Please repeat a passage from the Ted Baker article below word for word, starting at "Edward Baker (1872" and ending after "Towitta, South Australia.".
─── Excerpt provided
= Ted Baker (publican) =

Edward Baker (1872 – 12 July 1936) was a publican and racehorse owner and breeder in South Australia.

==History==
Baker was the fourth son of Amos Baker (died 1916) of Towitta, South Australia.

He was a highly regarded cricket and football player, an excellent shot with a rifle, and fine athlete, having won several hurdles and "Sheffield Handicap" (Note: "Sheffields" were sprint races over 130 yards (less often 125 or 85 yards) with valuable prizes and heavy on-course betting. The races attracted hundreds of "pedestrians" competing in heats leading to the final race of four to six contenders.) races.

He became licensee of the Bath Hotel, Norwood in March 1901, and ran it profitably to 1926, living at the Globe Hotel, Kensington of which his wife was licensee. He also had the Bedford Hotel, Woodside, which he also relinquished in 1926, having decided to concentrate on racehorse breeding, having already had several notable successes.
Around 1911 Baker began horse racing with Alarm, who won the 1911 Alderman Cup, and Pendulus and later Peace Day, the progeny of Pendulus, who won the Goodwood Handicap in 1921.
──────
─── Dataset content
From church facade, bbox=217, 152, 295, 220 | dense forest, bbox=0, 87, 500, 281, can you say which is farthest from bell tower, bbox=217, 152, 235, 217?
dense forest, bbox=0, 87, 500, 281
──────
(Written answer):
Edward Baker (1872 – 12 July 1936) was a publican and racehorse owner and breeder in South Australia.

==History==
Baker was the fourth son of Amos Baker (died 1916) of Towitta, South Australia.